Reference plane

Thread Starter

BRAID94

Joined Jul 18, 2022
3
Hi,
I'm trying to understand eletrical dynamics in pcb boards.
In a mix of power and ground planes, the return currents always flow in the closest plane and have to go through many bypass capacitors. (High Speed Digital Design - Prentice Hall - Johnson- Graham).
I have a board with different power planes (1.5V, 3.3V and 2.5V). In case an internal trace layer is between a 3.3V power plane and a ground plane, which plane uses the return current of a trace betwwen 2 components powered by 1.5V? Near the components there are only 1.5V bypass capacitors.
3.3V bypass capacitors are away from the trace. The distance between the signal layer and the 3.3V plane is less than the distance from signal trace to GND.

Thanks for the support.

Bryan
 

WBahn

Joined Mar 31, 2012
29,978
The return current wants to follow the signal as much as possible.
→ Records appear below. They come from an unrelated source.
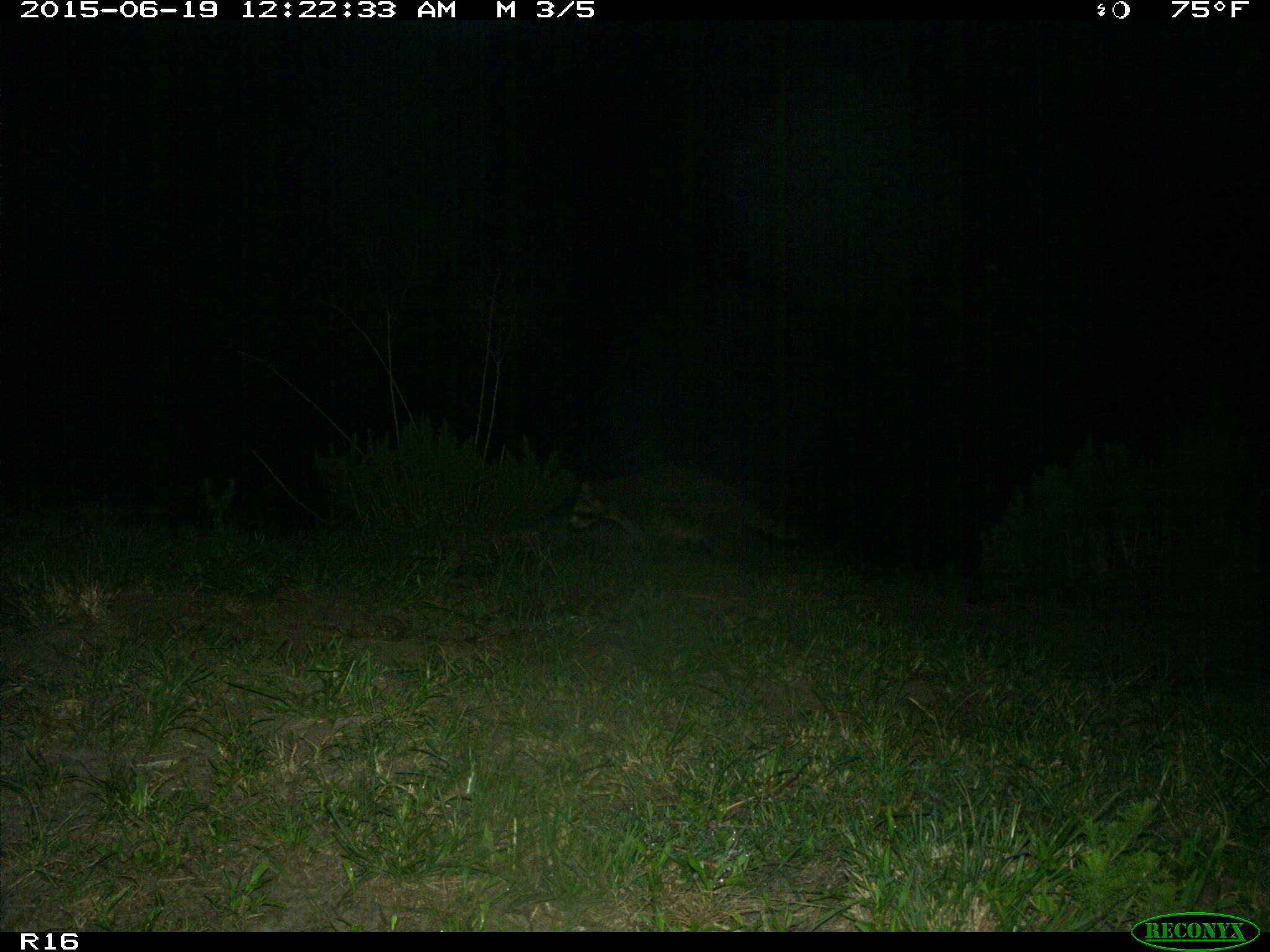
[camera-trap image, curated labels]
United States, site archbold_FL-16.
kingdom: Animalia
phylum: Chordata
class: Mammalia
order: Carnivora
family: Procyonidae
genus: Procyon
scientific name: Procyon lotor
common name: common raccoon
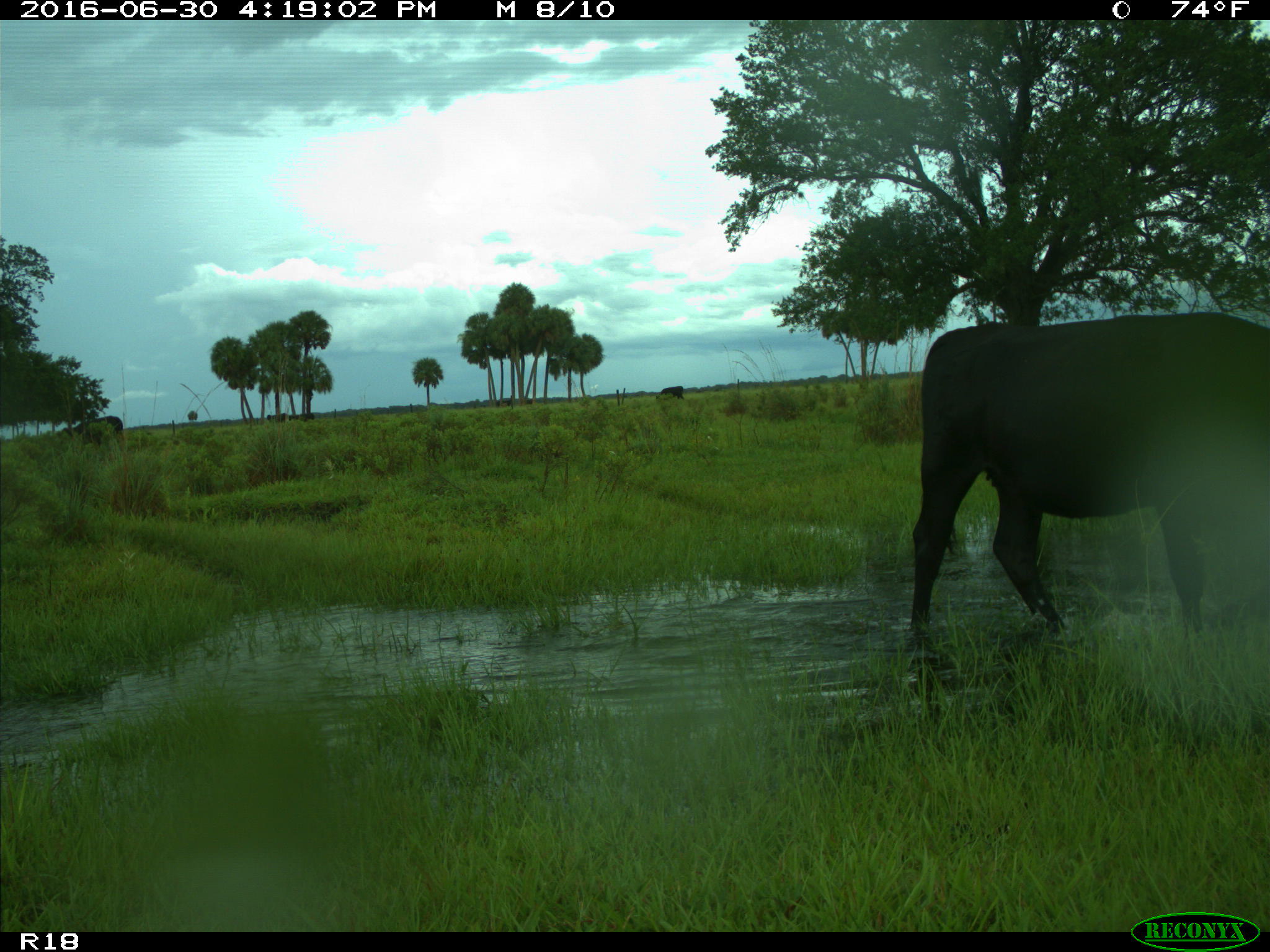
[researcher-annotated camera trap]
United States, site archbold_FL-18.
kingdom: Animalia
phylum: Chordata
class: Mammalia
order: Artiodactyla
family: Bovidae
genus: Bos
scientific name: Bos taurus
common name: domestic cow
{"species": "Bos taurus (domestic cow)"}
Where it comes to a discontinuity it will travel out to the nearest path that will let it come back (and that isn't a unique path, it will likely split along many available paths, but not equally). You can get some idea of what the likely dominant path is by pretending that you are the return current and finding the "best" route home that deviates the least from your ideal path.

To minimize the deviations, use stitching capacitors between the planes that the signal crosses as close to the crossing points as possible.
 

Thread Starter

BRAID94

Joined Jul 18, 2022
3
So in the example shown, the return current will flow in GND and +3V3 power plane through the bypass capacitors. Is it correcet?